Django: How to keep code and database sync'ed when deploying on Heroku?-CodePudding

Let's say we have a Django project called Alpha. Developers work on Alpha on their dev environment before deploying the Django project to Heroku. The Procfile may look something like:

release: python manage.py migrate
web: python -m gunicorn wsgi:application

When a developer tries to deploy a new version of Alpha, the project is shipped altogether with its migrations files (as recommended). At the end of the deployment, Heroku will execute the release statement python manage.py migrate to make all the relevant changes to the database. Because release is part of the overall deployment process, if it fails then the new code will not be deployed.

However... While the code will be reverted back to what it was before the deployment (as expected), the potential changes to the Heroku's database are going to be permament. For example, let's assume that the new version has three new migrations:

0011
0012
0013

The first two migrations are executed correctly and the database is changed accordingly. They are also added to the database table django_migrations. The last one, however, contains an issue (e.g., it defines a constraint that the stage data don't respect).

In this scenario, the code on Heroku (both /migrations/ and models.py) and the database on Heroku are now vastly out of sync: in fact, the database reflects changes whose migrations are not even present in the code repository. This can generate all sorts of problems.

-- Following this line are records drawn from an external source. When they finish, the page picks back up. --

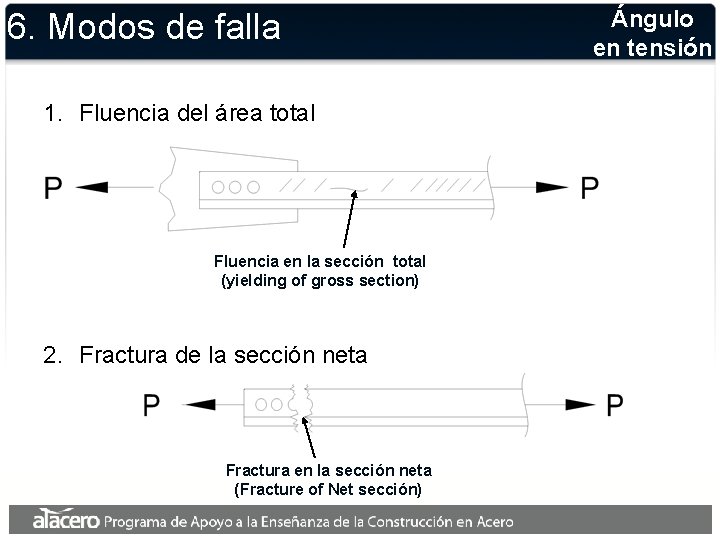 6. Modos de falla

Ángulo en tensión

1. Fluencia del área total

P

P

Fluencia en la sección total
(yielding of gross section)

2. Fractura de la sección neta

P

P

Fractura en la sección neta
(Fracture of Net sección)

alacero Programa de Apoyo a la Enseñanza de la Construcción en Acero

How to prevent to find oneself in this predicate and insure code and data are always 100% sync'ed on both stage and prod?

Post Scriptum

Heroku has the following snippet as part of its documentation:

Use transactions for database migrations

When performing a database migration, always use transactions. A transaction ensures that all migration operations are successful before committing changes to the database, minimizing the possibility of a failed partial migration during the release phase. If a database migration fails during the release phase (i.e., the migration command exits with a non-zero status), the new release will not be deployed. If transactions were not used, this could leave the database in a partially migrated state. We suggest using heroku run, rather than the release phase, to make schema/data corrections.

CodePudding user response：

As the documentation you quoted says, doing migrations in a transaction is a good idea. It's such a good idea that Django does this by default with databases that support it.

But this only helps for the scope of one migration: if migration 0013 fails as in your example, the changes it introduces will be rolled back. The changes introduced by migrations 0011 and 0012 will not be reversed.

To reverse migrations 0011 and 0012 you'd have to roll back manually, e.g.

python manage.py migrate myapp 0010

But since your application will be running the previous release if your deployment fails, you can't simply heroku run that—Heroku doesn't have the migration files for 0011 and 0012.

This is likely, at least in part, why the Heroku documentation says

We suggest using heroku run, rather than the release phase, to make schema/data corrections.

If you remove your migration release phase command you could start deploying like so:

git push heroku main
heroku run python manage.py migrate

If the migration fails, simply reverse the last two migrations and then roll back to the previous release:

heroku run python manage.py migrate myapp 0010
heroku releases:rollback

As an extra precaution, consider putting your app into maintenance mode before you start your upgrade. This will prevent users from interacting with your site while it is potentially in an inconsistent state, e.g. after you deploy but before you apply your migrations.